A en J vertalen deze bijzondere Indonesische communicatie. Het management wil het gewoon niet. Door deze omslachtige manier van vertellen, is veel kostbare tijd verloren gegaan. Volgende ronde.

De tijd dringt. Half drie, kwart voor drie, moeten we op het vliegveld zijn. Jefry belt zich suf in zijn grote netwerk en vindt een locatie bij de tante van een keukenhulp in zijn hotel. TOY rijklaar gemaakt. Erheen. Het is verder weg en het verkeer is druk druk druk...

 

Ik weet van niks en wacht op onze kamer die we om twaalf uur moeten verlaten. Steeds meer de kriebels. Waar blijft G! Half een is het en het is een uur rijden naar het vliegveld. Het kan nog steeds. Telefoon. In morse brengt G me op de hoogte. Tot de verbinding weg valt. Maar ik heb begrepen dat een hotelauto mij oppikt om half twee.

 

Ik pak alles bij elkaar. Check uit en wacht in de lobby. Kwart voor twee is de auto er en een klein half uur later pikken we G op. Emotioneel afscheid van de boys. Kwart voor drie zijn we op het gloednieuwe vliegveld. Wat een geluk, dat we vooraf hebben kunnen inchecken op het internet. De boardingpass hebben we. Alleen de bagage moet een uur voor vertrek worden ingeleverd.
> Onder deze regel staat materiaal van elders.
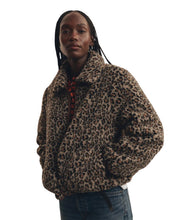 The Vail Jacket- Tan Leopard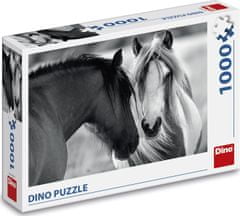 Dino Puzzle Koňská láska 1000 dílků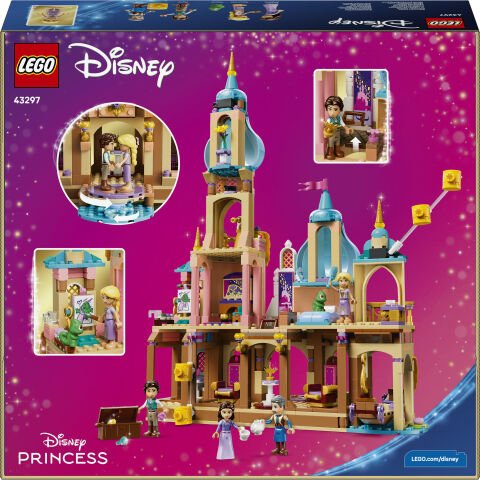 LEGO® ǀ Disney Princess Rapunzel’in Şatosu 43297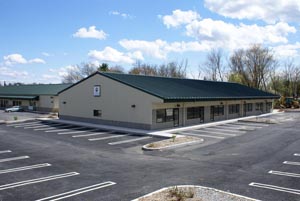 ABS-Steel Wisner Avenue Offices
Pffffttttt.... Gelukt! De stress mag nu uit onze lijven!

Rustige (inhaal-) lunch en dan vliegen we in een half uur naar Kuala Lumpur. De zes wachturen daar besteden we aan eten, relaxen en de BreukBand. Tegen middernacht stijgen we op voor de vlucht naar Amsterdam.

 

Zaterdag 24 mei 2014 - Thuis!

 

Rustige vlucht met hazenslaapjes. En daar is Dolf en het stralende koppie van Zoë. Heerlijk...

 

 

Op Sumatra herleefde hier en daar het overland- en bivak gevoel. En we genoten van de ritten door de bergen, van het Tobameer en de Minangkabau- en Batakhuizen. Maar het allerbelangrijkst waren de orang-oetans. Geweldig was het om ze in de jungle te ontmoeten. 

 

 

Nawoord Indonesië

We reden 9.200 kilometer in Indonesië en op veerboten van allerlei slag legden we heel wat zeemijlen af. Ons gevoel is dubbel. Prachtige dingen zagen we, heerlijke ontmoetingen hadden we, maar het echte overlandgevoel wilde niet komen. Overwegend waren we toeristen met bijzonder vervoer. Rustige bivakplekken waren een zeldzaamheid. De warmte, de drukte in allerlei opzichten, waren vermoeiend. Het contrast met "Australië" kon niet groter zijn.

Toch was er genoeg te genieten en zijn we blij, dat we op deze manier Indonesië hebben beleefd en een beetje hebben leren kennen. In oktober vervolgen we deze tour in Zuidoost Azië. We zijn in ieder geval beter voorbereid op landschap, klimaat en mensen. Denken we.